**Your instructions**
Could you carry on the Serpent key-schedule article below, picking up right after its last line?

Serpent Cipher’s Key Schedule in Algebraic Form: with Reduction.


This article is a continuation of the recent mega-puzzler concerning the experiment.

This variant will reduce the equations. We will omit printing the input matrix, for brevity. And so:

;; Register bitness.
(defconstant +bitness+ 32)
 
(defun flatten (l)
  "Flatten a tree."
  (cond ((null l) nil)
        ((atom l) (list l))
        (t (mapcan #'flatten l))))
 
(defun make-reg (reg-name bitness)
  "Make algebraic representation of a register (bits in descending majority)"
  (loop for i from (1- bitness) downto 0 collect
       (make-symbol (format nil "~A~A" reg-name i))))
 
(defun integer-to-reg (n &optional (pad-width +bitness+))
  "Generate algebraic represenation of the given integer n."
  (let* ((bits '())
         (integer-bitness (integer-length n))
         (pad-bitness (- pad-width integer-bitness)))
    (dotimes (index integer-bitness bits)
      (push (if (logbitp index n) 1 0) bits))
    ;; Append padding zeros, if required to make full width:
    (loop repeat pad-bitness do (push 0 bits))
    bits))
 
(defun RL11 (reg)
  "Rotate given register leftward by 11."
  (append
   (subseq reg 11)
   (subseq reg 0 11)))
 
(defmacro reg-xor (&rest regs)
  "Make algebraic representation of the xor of given registers."
  `(map 'list #'(lambda (&rest args) (cons 'xor args)) ,@regs))
 
(defun print-reg (reg stream)
  "Print algebraic register as table, in descending bit majority"
  (let ((l (1- (length reg))))
    (loop for i from 0 upto l do
         (format stream "[bit:~2d] : ~A~%" i
                 (nth (- l i) reg)))))
 
;; Define the input registers
(defvar *A* (make-reg "a" +bitness+))
(defvar *B* (make-reg "b" +bitness+))
(defvar *C* (make-reg "c" +bitness+))
(defvar *D* (make-reg "d" +bitness+))

**Material provided**
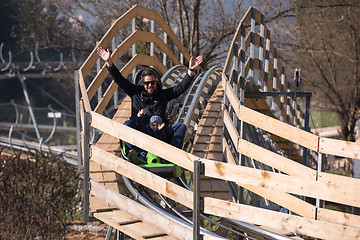 Image showing father and son enjoys driving on alpine coaster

**Expected answer**
(defvar *E* (make-reg "e" +bitness+))
(defvar *F* (make-reg "f" +bitness+))
(defvar *G* (make-reg "g" +bitness+))
(defvar *H* (make-reg "h" +bitness+))
 
;; Serpent's 'goldenratio' turd
(defconstant +serpent-const+ #x9E3779B9)
 
;;;;;;;;;;;;;;;;;;;;;;;;;;
;;;; from serpent.ada: ;;;
;;;;;;;;;;;;;;;;;;;;;;;;;;
;; for I in 0..7 loop
;;   W(-8+I) := Bytes_To_Word(K(4*I .. 4*I+3));
;; end loop;
;; for I in 0..131 loop
;;   W(I) := Rotate_Left(W(I-8) xor W(I-5) xor W(I-3) xor W(I-1) xor
;;           16#9e3779b9# xor Unsigned_32(I), 11);
;; end loop;
 
(defun simplify-term (term)
  "Simplify algebraic term containing XOR, constants, and registers."
  (let ((constants '())
        (variables '())
        (flattened-term (remove 'XOR (flatten term))))
    (loop for subterm in flattened-term do
         (if (numberp subterm)
             (push subterm constants)
             (push subterm variables)))
    (cons 'XOR
          (let ((constant-term (apply #'logxor constants)))
            (if (zerop constant-term)
                variables
                (cons constant-term variables))))))
 
(defun cancel-xor-subterms (expr)
  "Cancel subterms of flat equation which appear even number of times."
  (let ((subterms (cdr expr))) ;; lose the 'XOR
    (cons 'XOR
          (remove-duplicates
           (loop for subterm in subterms
              when (oddp (count subterm subterms))
              collect subterm)))))
 
(defun simplify-reg (reg)
  "Simplify every bit's equation, in a register."
  (loop for bit in reg collect
       (cancel-xor-subterms
        (simplify-term bit))))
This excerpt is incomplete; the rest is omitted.